Sanchez emphasized that Trump's felony conviction underscores the rationale behind taxpayers not financing tributes to him. These bills represent a significant effort to hold accountable those who wielded executive power and subsequently faced legal repercussions, challenging the norms surrounding post-presidency benefits.

After the January 6 attack on the Capitol, I introduced this bill as a response to the ongoing threat Donald Trump poses to our democracy," she stated. "His increasingly hostile behavior and divisive rhetoric make it clear that he does not belong in the White House, nor does he warrant monuments erected in his honor.

While the prospects for either bill advancing are dim with Republican control of at least one chamber of Congress, the mere suggestion of stripping Trump of his post-presidency Secret Service protection prompted a House GOP member to accuse Democrats of effectively endorsing violence against Trump.

Rep.
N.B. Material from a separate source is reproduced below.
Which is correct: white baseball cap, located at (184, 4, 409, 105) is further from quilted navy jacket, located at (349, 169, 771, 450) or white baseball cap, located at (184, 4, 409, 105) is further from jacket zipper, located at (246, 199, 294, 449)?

Andy Biggs (R-Ariz.) criticized the notion, stating on right-wing news outlet Newsmax that proposing such legislation amounts to advocating for Trump's exposure to physical harm, even potential assassination. "It's outrageous that we're even discussing this," Biggs remarked.

When asked whether he intends to reintroduce his bill should Democrats secure control of the House in the November elections, Rep. Bennie Thompson was cautious. "We'll see how it goes this time. Who knows? Stranger things have happened," he remarked. "It's an idea worth considering. The feedback I've received suggests it has merit. Why should we shield a felon?

In conclusion, the debate surrounding the proposed bills targeting Donald Trump's post-presidency privileges underscores the deep divisions within American politics. While Democrats argue for accountability and the protection of democratic norms, Republicans decry what they perceive as an attempt to endanger Trump's safety. With the fate of these bills uncertain in the current political landscape, the controversy surrounding Trump's potential loss of Secret Service protection highlights the ongoing polarization and contentiousness in American governance. As the discussion continues, it remains to be seen how the balance between accountability and security will be addressed in the post-Trump era.